Hacker News new | comments | show | ask | jobs | submit login

This is called a http://en.wikipedia.org/wiki/Entity-attribute-value_model or http://en.wikipedia.org/wiki/Triplestore. I think the author is understating the price, though. There's a lot of existing software you could reuse if your data was stored in more conventional relations, and "manually enforce consistency" is a pipe dream. Your code has expectations about your data, so in the abstract you do still have a schema, and not writing it down merely prevents any tools from helping you keep your data sane over time. I've seen Notes databases decay to the point that not even the dev team could explain how a document got into its contradictory state nor how the apps should (much less currently would) handle it. The few people diligent enough to do completely correct work without a checkable schema, aren't the people who would be tempted to try.

I recently read The Pragmatic Programmers book SQL Antipatterns: Avoiding the Pitfalls of Database Programming (http://pragprog.com/book/bksqla/sql-antipatterns) and chapter 6 talks specifically about this kind of DB design (entity-attribute-value) and the benefits/pitfalls. It's a great read and I highly recommend it.

I bought that book after my first time developing on top of Magento.

Pure curiosity: Do you know of any other OSS projects that went down this route?

Yeah, I'd been thinking "Magento" from about halfway into that article.

Wordpress uses the EAV db pattern too (have a look at the wp_options and wp_meta tables).

Of course, Magento and Wordpress use it in fundamentally different ways - so this project I've got to build a combined search across a site with both Magento (EAV for products) and Wordpress (non-EAV for posts/pages) in use, is in that "it'll sit on the backburner until it becomes critical or somebody else solves it for me first" stateā€¦

Squiz's Matrix (open-source CMS) also uses an EAV model.

It should also be noted that this isn't the only way to do this either.

The other three most common ways I've seen to store differently structured data in a consistent way are:

  * Edge table
  * Binary table
  * Universal table
The edge table approach maps edges into key:value tables for the type of table. So you might have an integer data table that was ID<key>:Value<int>, and it only stored the data values and a key to identify the value.
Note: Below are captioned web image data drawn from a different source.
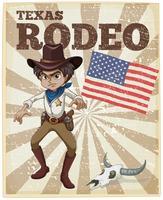 Poster di rodeo vettore
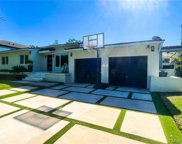 530 Cadagua Ave, Coral Gables image
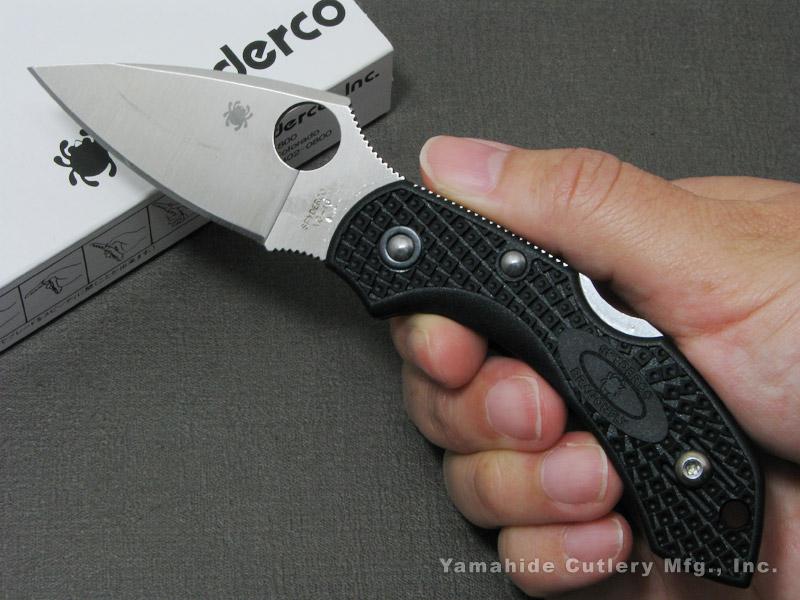 スパイダルコ C28PBK2 ドラゴンフライ2 /VG-10 直刃 ブラック 折り畳みナイフ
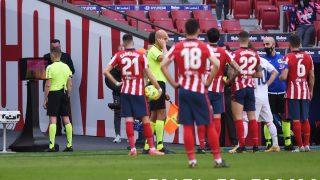 Hernández Hernández, en plena revisión. (Getty)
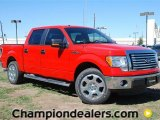 2011 Race Red Ford F150 XLT SuperCrew #57354713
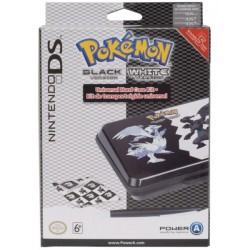 Pokemon Black & White Universal Hard Case Kit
And then you have a thing table which stored Name<string>:Flag<type>:ID<key> where the flag column said "int" and the ID column then contains the key of some row in your integer table.

There are as many tables as there are types of data, + 1 table for the definition of all things stored.
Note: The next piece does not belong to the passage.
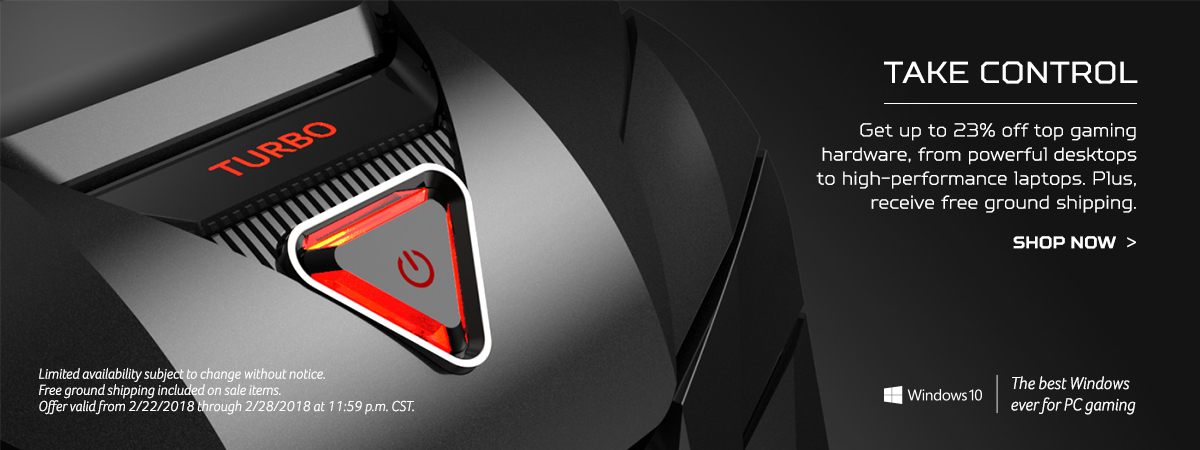 Take Control - get up to 23% off top gaming hardware, from powerful desktops to high-performance laptops. Plus receive free ground shipping. Shop now.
The binary approach groups values of the same name into a table of that name. So if you have a property called "username" you'd have a table called "username", and this approach usually still includes the edge approach such that the values are stored in tables with ID:Value structure by type of value. Effectively partitioning the value table by name of the property being stored.

There are as many tables as there are types of data, + the count of unique property names.
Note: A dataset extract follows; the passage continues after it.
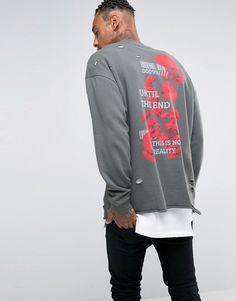 Image 1 ofASOS Oversized Longline Sweatshirt With Back Print & Distressing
The universal table approach uses a single table to store all data, effectively containing all of the edges in a graph. It's a conceptual full outer join of all binary tables. Imagine 100's of columns, and for each row the vast majority of those are NULLs.

The triplestore can be thought of as a condensed version (not type-safe) of the universal table. More space efficient, but usually at the cost of the datatype safety offered by the database.

You can combine these methods to store any type of semi-structured data in a traditional RDBMS and these approaches are used a lot if you know where to look for evidence of them.

SharePoint uses a version of the universal table. Oracle (for the ORA_XML storage type) uses a combination of the above under the hood to map XML into traditional database tables.

They all have pros and cons relating to query speed (for certain types of query), storage efficiency, indexing, types, etc. And as always you need to know why you're choosing something.

SharePoint also partitions their universal table dynamically. But they start with saying that each "SiteCollection" has it's own database/tablespace. As SiteCollections can contain a single site, this is basically equivalent to Reddit creating new tables per subreddit.

Elsewhere (up or down on this page) I saw that the SQLAlchemy author advises not to do this kind of thing. I simply say don't do if you don't know strongly why you should do it. Don't cargo-cult... go and read up on the problem space and only implement one of these solutions when you know the effects of doing so.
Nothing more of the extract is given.